最初は駄菓子屋に売っているおもちゃの水鉄砲程度の弱々しい威力だったが、それはまたいつものノアジョークですぐに消防車のホースから出るような威力の水になる。

こいつは人工知能のようなのに冗談を頻繁にかましてきやがる。

変なやつだ。


「わっふーい!」


めっちゃ楽しい。


『空気中の魔力で生成するため弾切れなし、お気に召しましたか?』


「ああ!」


楽しくはあるがあんまり遊んでいると魔物の襲撃を受けかねないので、これくらいにしておく。


「ふぅ・・・それと、結晶の武器ってのはどんなんだ?」


『水に触れると爆発するのでお気をつけを。』


カリンカリンカリン・・・。


硬いもの同士をぶつけたような甲高い音が無数に響く。

響くといってもうるさくはなく、むしろ心地がいいくらいだ。


そして、俺の手の中にはいつもの黒くて無骨なダガーではなく半透明で青白く光る美しい短剣が姿をあらわす。

長さが通常状態のダガーより多少伸びている気がする。

でこぼことして切れ味はさほどよくはなさそうだが、リーチが長いのは戦闘において重要だ。


光っているというのは長所にも短所にもなるな。

暗闇での明かり代わりになるのは嬉しいが、めだってしょうがない。


「最後に石の武器を。」


『はい。

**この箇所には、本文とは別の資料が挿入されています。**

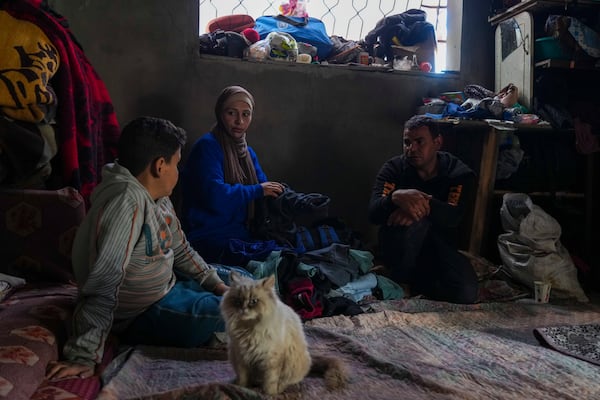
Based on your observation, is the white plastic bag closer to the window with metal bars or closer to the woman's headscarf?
the window with metal bars

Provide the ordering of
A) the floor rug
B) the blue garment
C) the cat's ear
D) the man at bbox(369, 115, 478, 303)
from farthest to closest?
1. the man at bbox(369, 115, 478, 303)
2. the blue garment
3. the floor rug
4. the cat's ear

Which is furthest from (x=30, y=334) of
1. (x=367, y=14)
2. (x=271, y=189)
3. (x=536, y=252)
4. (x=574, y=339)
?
(x=367, y=14)

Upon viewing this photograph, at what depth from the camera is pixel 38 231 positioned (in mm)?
2062

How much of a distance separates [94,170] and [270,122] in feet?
4.07

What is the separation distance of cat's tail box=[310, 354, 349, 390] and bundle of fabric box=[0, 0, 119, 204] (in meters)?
1.35

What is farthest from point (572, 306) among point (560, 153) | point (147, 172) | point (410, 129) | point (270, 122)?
point (147, 172)

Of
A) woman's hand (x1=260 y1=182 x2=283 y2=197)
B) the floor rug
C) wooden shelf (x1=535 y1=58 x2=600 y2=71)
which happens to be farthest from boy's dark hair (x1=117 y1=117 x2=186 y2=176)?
wooden shelf (x1=535 y1=58 x2=600 y2=71)

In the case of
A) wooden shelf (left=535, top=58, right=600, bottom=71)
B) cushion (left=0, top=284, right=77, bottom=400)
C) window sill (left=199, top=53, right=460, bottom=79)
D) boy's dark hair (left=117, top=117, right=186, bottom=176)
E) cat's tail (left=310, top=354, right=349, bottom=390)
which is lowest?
cat's tail (left=310, top=354, right=349, bottom=390)

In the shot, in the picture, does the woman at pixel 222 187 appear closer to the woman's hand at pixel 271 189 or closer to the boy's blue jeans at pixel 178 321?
the woman's hand at pixel 271 189

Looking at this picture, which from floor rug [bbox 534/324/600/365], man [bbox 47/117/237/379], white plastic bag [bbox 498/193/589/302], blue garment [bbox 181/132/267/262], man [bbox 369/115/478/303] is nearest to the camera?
man [bbox 47/117/237/379]

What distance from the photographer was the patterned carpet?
1538 mm

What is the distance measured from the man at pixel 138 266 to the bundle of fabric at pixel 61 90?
0.64 metres

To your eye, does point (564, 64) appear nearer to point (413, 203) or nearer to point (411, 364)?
point (413, 203)

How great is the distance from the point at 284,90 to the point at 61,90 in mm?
1422
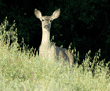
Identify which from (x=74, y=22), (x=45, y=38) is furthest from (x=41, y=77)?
(x=74, y=22)

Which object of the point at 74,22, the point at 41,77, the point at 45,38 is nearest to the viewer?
the point at 41,77

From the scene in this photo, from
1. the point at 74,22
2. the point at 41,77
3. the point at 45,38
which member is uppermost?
the point at 74,22

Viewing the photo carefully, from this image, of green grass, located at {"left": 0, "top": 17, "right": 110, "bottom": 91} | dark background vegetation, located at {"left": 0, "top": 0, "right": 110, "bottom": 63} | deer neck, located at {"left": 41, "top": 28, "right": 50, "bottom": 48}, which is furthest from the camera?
dark background vegetation, located at {"left": 0, "top": 0, "right": 110, "bottom": 63}

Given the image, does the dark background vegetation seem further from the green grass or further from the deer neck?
the green grass

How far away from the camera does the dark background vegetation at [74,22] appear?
8234 mm

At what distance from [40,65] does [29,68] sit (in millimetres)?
238

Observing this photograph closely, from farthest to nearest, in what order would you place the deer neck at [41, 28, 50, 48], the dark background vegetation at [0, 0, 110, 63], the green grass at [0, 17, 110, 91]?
the dark background vegetation at [0, 0, 110, 63] < the deer neck at [41, 28, 50, 48] < the green grass at [0, 17, 110, 91]

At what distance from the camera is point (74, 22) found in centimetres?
838

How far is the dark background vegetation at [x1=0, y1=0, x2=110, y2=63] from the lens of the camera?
823cm

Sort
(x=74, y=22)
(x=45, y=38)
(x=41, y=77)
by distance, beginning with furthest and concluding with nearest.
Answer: (x=74, y=22) → (x=45, y=38) → (x=41, y=77)

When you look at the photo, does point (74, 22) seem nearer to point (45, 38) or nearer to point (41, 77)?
point (45, 38)

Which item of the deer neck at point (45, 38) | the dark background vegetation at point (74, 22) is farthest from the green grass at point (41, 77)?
the dark background vegetation at point (74, 22)

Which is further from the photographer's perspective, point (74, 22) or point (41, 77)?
point (74, 22)

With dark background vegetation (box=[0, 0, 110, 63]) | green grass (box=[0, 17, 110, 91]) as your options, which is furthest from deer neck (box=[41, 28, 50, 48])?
dark background vegetation (box=[0, 0, 110, 63])
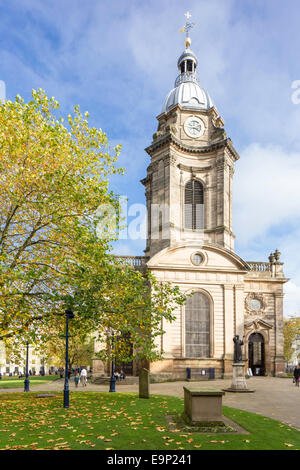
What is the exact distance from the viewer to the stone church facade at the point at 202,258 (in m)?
34.2

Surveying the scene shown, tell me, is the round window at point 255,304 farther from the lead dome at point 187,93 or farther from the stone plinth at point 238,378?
the lead dome at point 187,93

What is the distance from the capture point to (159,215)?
40.4 metres

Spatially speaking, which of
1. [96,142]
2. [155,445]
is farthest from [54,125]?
[155,445]

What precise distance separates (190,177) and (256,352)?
64.1 ft

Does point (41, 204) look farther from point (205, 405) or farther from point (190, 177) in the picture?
point (190, 177)

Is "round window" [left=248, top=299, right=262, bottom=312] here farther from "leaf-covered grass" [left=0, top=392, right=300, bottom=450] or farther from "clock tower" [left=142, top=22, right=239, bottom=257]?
"leaf-covered grass" [left=0, top=392, right=300, bottom=450]

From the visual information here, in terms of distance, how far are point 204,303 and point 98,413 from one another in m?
22.3

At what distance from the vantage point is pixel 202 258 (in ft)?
117

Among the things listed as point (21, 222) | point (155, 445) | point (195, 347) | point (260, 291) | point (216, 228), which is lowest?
point (195, 347)

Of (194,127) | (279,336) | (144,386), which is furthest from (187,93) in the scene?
(144,386)

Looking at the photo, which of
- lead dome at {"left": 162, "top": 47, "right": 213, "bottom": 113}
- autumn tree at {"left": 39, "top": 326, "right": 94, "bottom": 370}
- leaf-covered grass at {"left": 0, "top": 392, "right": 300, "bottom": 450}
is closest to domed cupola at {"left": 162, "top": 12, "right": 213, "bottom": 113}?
lead dome at {"left": 162, "top": 47, "right": 213, "bottom": 113}

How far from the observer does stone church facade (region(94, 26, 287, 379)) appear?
34.2 m

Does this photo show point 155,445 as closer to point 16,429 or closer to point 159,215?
point 16,429

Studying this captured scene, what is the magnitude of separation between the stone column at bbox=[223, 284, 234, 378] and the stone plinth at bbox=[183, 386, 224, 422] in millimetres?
23058
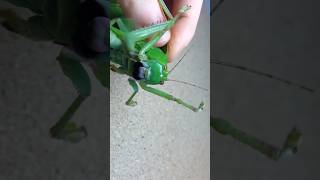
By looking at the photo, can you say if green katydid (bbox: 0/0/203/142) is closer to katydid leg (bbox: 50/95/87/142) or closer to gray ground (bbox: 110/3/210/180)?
katydid leg (bbox: 50/95/87/142)

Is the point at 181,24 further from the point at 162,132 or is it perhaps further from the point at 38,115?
the point at 162,132

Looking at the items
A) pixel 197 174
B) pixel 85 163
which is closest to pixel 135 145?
pixel 197 174

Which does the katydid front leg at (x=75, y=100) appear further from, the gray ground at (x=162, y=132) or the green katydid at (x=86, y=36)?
the gray ground at (x=162, y=132)

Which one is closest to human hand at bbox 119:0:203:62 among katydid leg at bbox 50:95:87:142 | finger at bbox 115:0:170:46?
finger at bbox 115:0:170:46
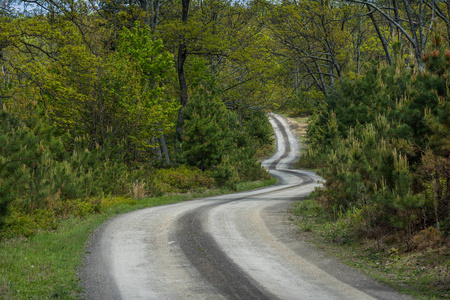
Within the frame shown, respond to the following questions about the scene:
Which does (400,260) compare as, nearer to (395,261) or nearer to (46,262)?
(395,261)

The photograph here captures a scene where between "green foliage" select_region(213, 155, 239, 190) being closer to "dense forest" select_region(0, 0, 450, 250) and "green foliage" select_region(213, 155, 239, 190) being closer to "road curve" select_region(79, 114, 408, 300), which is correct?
"dense forest" select_region(0, 0, 450, 250)

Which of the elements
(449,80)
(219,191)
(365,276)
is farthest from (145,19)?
(365,276)

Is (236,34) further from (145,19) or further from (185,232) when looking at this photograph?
(185,232)

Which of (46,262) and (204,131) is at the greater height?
(204,131)

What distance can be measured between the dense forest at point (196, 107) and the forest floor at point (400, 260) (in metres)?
0.49

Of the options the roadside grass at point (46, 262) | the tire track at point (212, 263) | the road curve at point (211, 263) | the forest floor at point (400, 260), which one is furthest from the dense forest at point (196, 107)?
the tire track at point (212, 263)

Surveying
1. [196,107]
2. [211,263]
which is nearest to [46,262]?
[211,263]

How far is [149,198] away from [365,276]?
13.8 metres

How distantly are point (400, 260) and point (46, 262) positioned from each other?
23.4 feet

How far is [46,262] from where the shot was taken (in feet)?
26.6

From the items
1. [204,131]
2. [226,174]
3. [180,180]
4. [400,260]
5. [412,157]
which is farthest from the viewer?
[226,174]

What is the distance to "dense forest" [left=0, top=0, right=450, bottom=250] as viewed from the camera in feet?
29.5

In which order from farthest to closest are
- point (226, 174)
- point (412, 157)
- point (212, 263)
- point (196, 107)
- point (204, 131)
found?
1. point (226, 174)
2. point (196, 107)
3. point (204, 131)
4. point (412, 157)
5. point (212, 263)

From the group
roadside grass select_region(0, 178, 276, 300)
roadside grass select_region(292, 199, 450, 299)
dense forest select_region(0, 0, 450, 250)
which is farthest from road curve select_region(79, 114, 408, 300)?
dense forest select_region(0, 0, 450, 250)
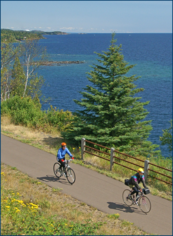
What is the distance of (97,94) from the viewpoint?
16.8 metres

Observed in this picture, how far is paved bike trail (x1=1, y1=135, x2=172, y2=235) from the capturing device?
28.7ft

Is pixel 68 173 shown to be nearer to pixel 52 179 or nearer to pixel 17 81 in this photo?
pixel 52 179

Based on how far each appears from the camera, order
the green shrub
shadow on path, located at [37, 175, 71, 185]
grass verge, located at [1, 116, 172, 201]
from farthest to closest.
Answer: the green shrub
shadow on path, located at [37, 175, 71, 185]
grass verge, located at [1, 116, 172, 201]

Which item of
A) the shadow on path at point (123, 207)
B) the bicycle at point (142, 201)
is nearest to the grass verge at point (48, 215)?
the shadow on path at point (123, 207)

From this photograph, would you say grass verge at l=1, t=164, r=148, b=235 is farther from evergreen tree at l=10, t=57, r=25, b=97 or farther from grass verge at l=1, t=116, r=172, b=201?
evergreen tree at l=10, t=57, r=25, b=97

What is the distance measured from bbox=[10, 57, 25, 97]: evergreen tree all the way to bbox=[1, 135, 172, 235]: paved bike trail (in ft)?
82.4

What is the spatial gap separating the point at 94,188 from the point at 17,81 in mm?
31577

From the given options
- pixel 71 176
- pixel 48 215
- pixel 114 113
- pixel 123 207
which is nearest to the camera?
pixel 48 215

』


メキメキ・・・。


今度は地面が割れるような音がする。

何度見ても他の武器に変わる瞬間というのは不思議だ。

こちらの世界では魔法もあるんだし普通なのかもしれないが。


変化した後の姿は片刃の真っ直ぐと伸びた直剣だった。

刃は幅広で、表面がざらざらしている。

リーチでいえば今のとこ一番かもしれないが、切れ味、耐久力ともにあまりなさそうだ。


「今あるのはこんなとこか・・・。」


さてさて、どう地上に戻ったものか・・・。


俺は地下1500メートルで一人唸りをあげた。